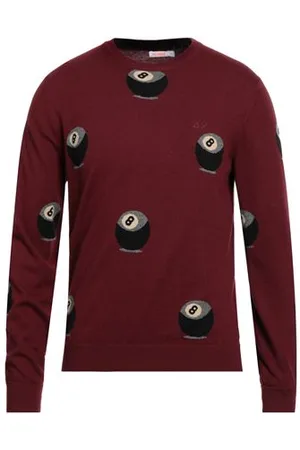sun68 KNITWEAR - Jumpers - on YOOX.com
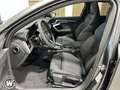Audi A3 A3 Sportback S line 35TFSI ACC Mat Pano RFK Sono Gris - thumbnail 12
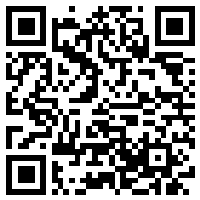 QR Code for bitcoin:bitcoin:litecoin:LSd7o8G26Kct9QDnbKZs23EMWbsWiVhMbx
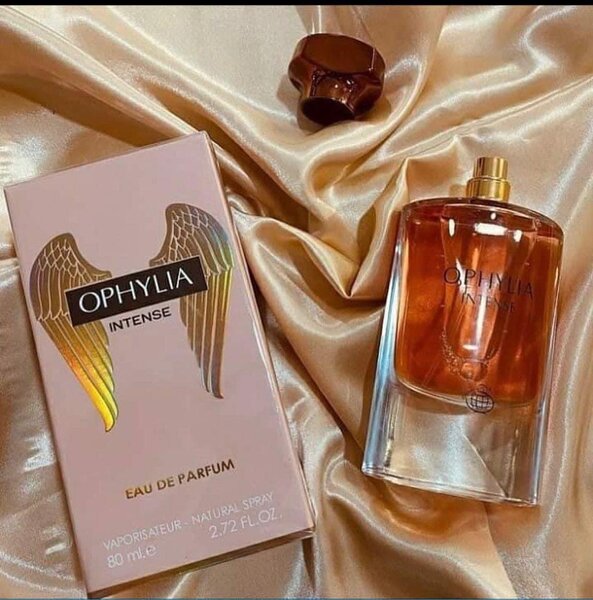 Parfum Ophylia Intense 80ml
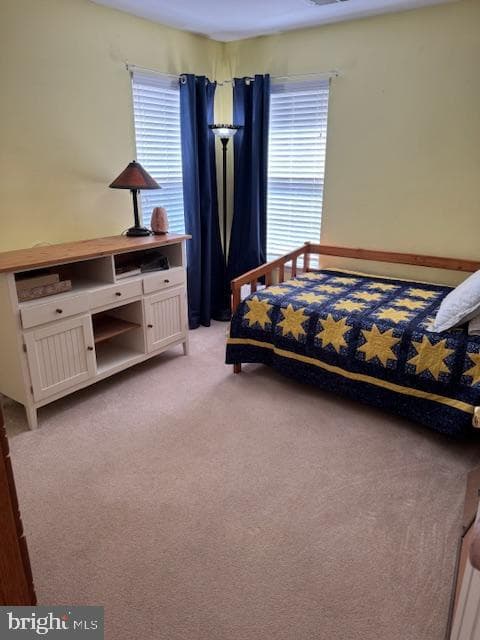 12 Heatherbrook Lane photo 23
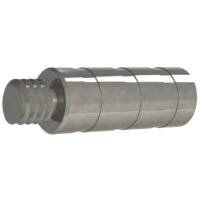 Gold Tip FACT Weight Modules 50 gr. 12 pk.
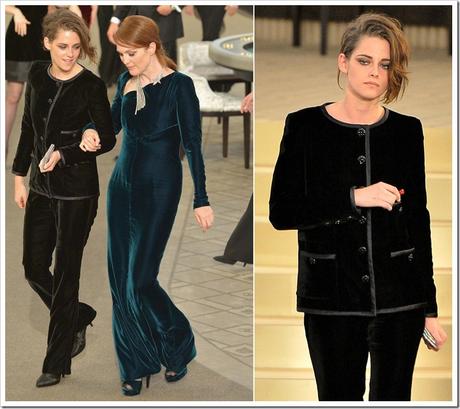 Kristen-Stewart-Paris-Fashion-Week Kristen-Stewart-Paris-Fashion-Week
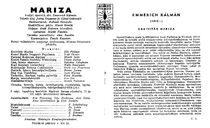 Artistinfo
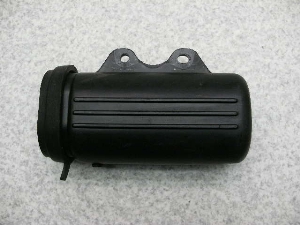 WFx125/ DJEBEL   c[BOX SF44A-1099
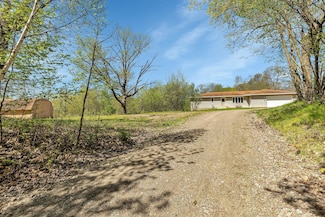 12324 County Road 51, Saint Joseph, MN 56374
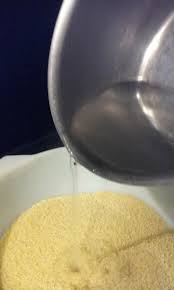 Check spelling or type a new query. Marokkaanse Couscous Van Ah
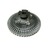 1961 - 1970E Clutch, engine cooling fan (functional replacement)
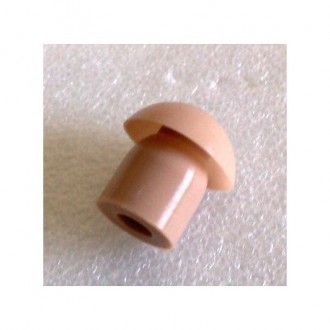 BOUCHON D'OREILLETTE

» **Instructions to follow**: Extract the caption text from all thirteen items above, character for character and in the same order, leaving out the pictures.

» **Written response**:
sun68 KNITWEAR - Jumpers - on YOOX.com
Audi A3 A3 Sportback S line 35TFSI ACC Mat Pano RFK Sono Gris - thumbnail 12
 QR Code for bitcoin:bitcoin:litecoin:LSd7o8G26Kct9QDnbKZs23EMWbsWiVhMbx
 Parfum Ophylia Intense 80ml
 12 Heatherbrook Lane photo 23
 Gold Tip FACT Weight Modules 50 gr. 12 pk.
 Kristen-Stewart-Paris-Fashion-Week Kristen-Stewart-Paris-Fashion-Week
 Artistinfo
 WFx125/ DJEBEL   c[BOX SF44A-1099
 12324 County Road 51, Saint Joseph, MN 56374
 Check spelling or type a new query. Marokkaanse Couscous Van Ah
 1961 - 1970E Clutch, engine cooling fan (functional replacement)
 BOUCHON D'OREILLETTE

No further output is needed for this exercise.